> _SELECTED EXTRACT_

This column was published in The Lebanon Democrat January 24.
SAN DIEGO – Last Thursday, my family went to a place greatly different from anything in Tennessee I know about.
This place where we went is good, but in some ways, it is bad, even sad. My visit rerouted today’s column.
I was going to write about Lebanon places, which no longer exist, or I was going to write about my lifelong friend Sharry Hagar who is challenged with health issues and hopefully succeeding. I have put those thoughts aside for later.
My daughter Sarah and I went to the Navy Medical Center, Southwest Region to get her a new dependent ID card and ensure she was covered on our healthcare program. To keep us both straight, Maureen joined the cavalcade.
We parked the two cars and walked to the modern complex downhill from the old hospital buildings. The medical center is in Florida Canyon, adjacent to Balboa Park and the Zoo.
Inside the “Personnel Services Detachment” (PSD), Maureen waited while Sarah and I went into the cubicle with three positions for processing, sitting at the end position. Soon a young man took the middle position. When he arose to leave, he drug one foot stiffly as he exited.
I hope he was completing rehabilitation from a disability while in Iraq or Afghanistan. The fact he was in administrative processing suggested he was on his way to recovery.
Sarah received her ID, and we moved to the next task. This time, Maureen accompanied Sarah into a cubicle while I sat in the waiting room. An attractive young woman sat down with one of those new-fangled combo portable crib-car seat contraptions. I admired the baby’s knit cap with bear ears on top and asked the mother if she was the knitter. The woman proudly gave credit to her own mother.

> _SET OF TASKS_
1: According to the column, where is the Navy Medical Center located?
2: Continue the column about the visit to the Navy Medical Center, picking up right after its final sentence.
The items that follow come from a separate source unrelated to the column.

> _INPUT DATA_
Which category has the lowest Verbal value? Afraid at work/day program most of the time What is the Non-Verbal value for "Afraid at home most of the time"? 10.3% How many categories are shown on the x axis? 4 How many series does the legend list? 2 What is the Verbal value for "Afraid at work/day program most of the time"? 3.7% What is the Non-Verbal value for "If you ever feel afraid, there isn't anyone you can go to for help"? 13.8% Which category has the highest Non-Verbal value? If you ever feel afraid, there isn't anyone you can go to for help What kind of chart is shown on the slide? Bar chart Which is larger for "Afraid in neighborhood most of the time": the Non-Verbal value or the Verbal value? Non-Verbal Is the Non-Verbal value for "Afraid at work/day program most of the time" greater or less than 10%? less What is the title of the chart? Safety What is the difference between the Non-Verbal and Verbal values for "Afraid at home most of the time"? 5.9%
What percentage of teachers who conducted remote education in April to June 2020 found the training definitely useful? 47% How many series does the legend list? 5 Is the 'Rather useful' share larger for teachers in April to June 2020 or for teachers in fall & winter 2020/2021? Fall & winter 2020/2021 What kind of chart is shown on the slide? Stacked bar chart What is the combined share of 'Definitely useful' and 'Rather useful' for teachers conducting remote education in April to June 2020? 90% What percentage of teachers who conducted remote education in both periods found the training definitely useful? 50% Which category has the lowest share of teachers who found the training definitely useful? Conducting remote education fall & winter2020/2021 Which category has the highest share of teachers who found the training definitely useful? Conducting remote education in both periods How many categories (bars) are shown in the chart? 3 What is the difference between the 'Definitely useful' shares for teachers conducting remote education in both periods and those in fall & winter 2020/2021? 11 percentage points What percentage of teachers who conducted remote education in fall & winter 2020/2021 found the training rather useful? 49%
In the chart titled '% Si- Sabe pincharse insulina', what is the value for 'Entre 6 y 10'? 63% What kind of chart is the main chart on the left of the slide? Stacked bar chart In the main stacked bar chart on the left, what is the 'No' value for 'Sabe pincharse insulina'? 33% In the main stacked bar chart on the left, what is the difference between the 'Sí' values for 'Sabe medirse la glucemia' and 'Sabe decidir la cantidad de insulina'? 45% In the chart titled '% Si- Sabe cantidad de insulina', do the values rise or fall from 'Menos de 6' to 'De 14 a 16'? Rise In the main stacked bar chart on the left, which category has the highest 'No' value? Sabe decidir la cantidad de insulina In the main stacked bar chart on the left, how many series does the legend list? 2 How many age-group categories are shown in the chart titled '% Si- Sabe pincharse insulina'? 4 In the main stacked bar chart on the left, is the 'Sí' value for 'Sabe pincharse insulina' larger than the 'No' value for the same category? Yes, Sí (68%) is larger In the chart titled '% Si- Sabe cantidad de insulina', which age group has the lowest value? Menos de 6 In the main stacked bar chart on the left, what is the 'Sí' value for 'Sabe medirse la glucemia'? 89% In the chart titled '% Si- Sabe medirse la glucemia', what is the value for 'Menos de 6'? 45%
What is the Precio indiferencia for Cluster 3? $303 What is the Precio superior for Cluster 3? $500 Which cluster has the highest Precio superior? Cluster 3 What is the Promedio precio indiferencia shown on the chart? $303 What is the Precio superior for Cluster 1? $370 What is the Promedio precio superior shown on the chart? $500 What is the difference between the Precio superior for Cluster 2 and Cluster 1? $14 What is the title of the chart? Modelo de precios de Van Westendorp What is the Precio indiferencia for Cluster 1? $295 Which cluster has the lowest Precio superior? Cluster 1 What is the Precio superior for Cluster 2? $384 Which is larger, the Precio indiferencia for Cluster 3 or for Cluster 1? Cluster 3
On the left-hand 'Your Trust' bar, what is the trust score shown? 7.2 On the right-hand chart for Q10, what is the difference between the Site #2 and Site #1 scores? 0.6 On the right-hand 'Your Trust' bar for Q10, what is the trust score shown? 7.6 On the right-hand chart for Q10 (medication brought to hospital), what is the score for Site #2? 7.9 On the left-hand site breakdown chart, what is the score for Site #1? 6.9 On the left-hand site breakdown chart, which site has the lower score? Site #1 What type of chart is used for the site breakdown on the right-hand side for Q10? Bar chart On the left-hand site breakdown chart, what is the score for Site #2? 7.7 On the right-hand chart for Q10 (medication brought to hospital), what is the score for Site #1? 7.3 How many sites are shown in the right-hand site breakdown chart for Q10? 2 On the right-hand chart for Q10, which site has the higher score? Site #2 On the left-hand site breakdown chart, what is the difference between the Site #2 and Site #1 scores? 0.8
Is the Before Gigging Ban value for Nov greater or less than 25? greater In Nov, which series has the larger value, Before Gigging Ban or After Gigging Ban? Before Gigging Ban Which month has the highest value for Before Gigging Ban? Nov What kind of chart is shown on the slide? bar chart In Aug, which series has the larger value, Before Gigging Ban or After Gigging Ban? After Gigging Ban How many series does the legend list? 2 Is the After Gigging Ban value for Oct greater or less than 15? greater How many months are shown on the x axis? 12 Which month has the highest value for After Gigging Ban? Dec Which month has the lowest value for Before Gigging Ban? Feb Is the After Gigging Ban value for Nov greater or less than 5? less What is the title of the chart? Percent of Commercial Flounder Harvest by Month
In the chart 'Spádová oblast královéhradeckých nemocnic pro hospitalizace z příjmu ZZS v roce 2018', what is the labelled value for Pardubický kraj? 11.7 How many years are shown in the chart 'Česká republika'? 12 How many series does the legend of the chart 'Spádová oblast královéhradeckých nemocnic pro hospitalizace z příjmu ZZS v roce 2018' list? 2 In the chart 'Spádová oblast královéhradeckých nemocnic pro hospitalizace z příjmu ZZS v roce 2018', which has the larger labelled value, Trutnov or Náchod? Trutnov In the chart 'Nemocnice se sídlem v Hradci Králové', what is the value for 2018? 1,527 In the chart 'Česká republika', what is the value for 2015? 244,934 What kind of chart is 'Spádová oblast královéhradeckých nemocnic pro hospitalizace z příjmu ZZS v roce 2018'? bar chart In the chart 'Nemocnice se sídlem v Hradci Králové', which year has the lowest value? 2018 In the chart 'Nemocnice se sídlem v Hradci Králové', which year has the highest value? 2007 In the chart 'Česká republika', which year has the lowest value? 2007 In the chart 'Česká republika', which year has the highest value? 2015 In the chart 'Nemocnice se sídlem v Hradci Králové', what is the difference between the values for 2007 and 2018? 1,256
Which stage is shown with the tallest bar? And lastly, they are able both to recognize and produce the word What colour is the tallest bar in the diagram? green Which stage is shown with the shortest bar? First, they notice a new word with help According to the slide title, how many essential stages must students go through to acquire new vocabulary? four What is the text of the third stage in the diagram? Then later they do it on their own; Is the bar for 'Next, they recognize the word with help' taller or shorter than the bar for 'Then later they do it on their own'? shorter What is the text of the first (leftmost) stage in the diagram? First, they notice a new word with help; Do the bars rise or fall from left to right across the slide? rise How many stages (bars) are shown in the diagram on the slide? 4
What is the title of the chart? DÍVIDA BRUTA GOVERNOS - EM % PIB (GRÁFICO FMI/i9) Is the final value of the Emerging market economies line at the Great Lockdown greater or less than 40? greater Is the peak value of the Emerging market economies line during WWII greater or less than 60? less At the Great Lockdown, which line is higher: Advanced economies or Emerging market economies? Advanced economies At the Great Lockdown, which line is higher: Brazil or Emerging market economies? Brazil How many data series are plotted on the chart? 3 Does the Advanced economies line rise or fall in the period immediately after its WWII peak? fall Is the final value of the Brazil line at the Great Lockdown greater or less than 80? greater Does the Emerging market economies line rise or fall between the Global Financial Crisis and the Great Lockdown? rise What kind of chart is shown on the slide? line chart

> _TASK-BY-TASK ANSWERS_
1: In Florida Canyon, adjacent to Balboa Park and the Zoo.

2:
Looking at the tiny baby, I asked his age. She told me he was into his third day. The father rejoined them, and they disappeared into another cubicle: young adventurers serving our country in troubling times but encouragingly normal.
Paged by my wife, I went to our cubicle. Looking back, I watched a young man enter with difficulty. He was in a wheel chair with both legs missing from the knees down, obviously from military action. . He broke my heart.
I wanted to walk over and thank him and say something encouraging, but I just couldn’t think of anything encouraging to say. While I pondered, he received his needed information and left.
We decided to lunch at the cafeteria, walking through the plaza surrounded by the six main buildings. We saw almost a dozen casualties from military action walking about the plaza. Most had prosthetics for both legs, some with just one. Others were walking on crutches.
Maureen noted how she didn’t mind being routed to civilian dermatologists because the department here was overworked from attending to the wounded from Iraq and Afghanistan. There was a lump in her throat.
San Diego’s Naval medical center is one of a few treating severe military casualties. The old hospital buildings, originally planned for destruction, have been renovated and are a rehabilitation center for hundreds of severe casualties from our conflicts.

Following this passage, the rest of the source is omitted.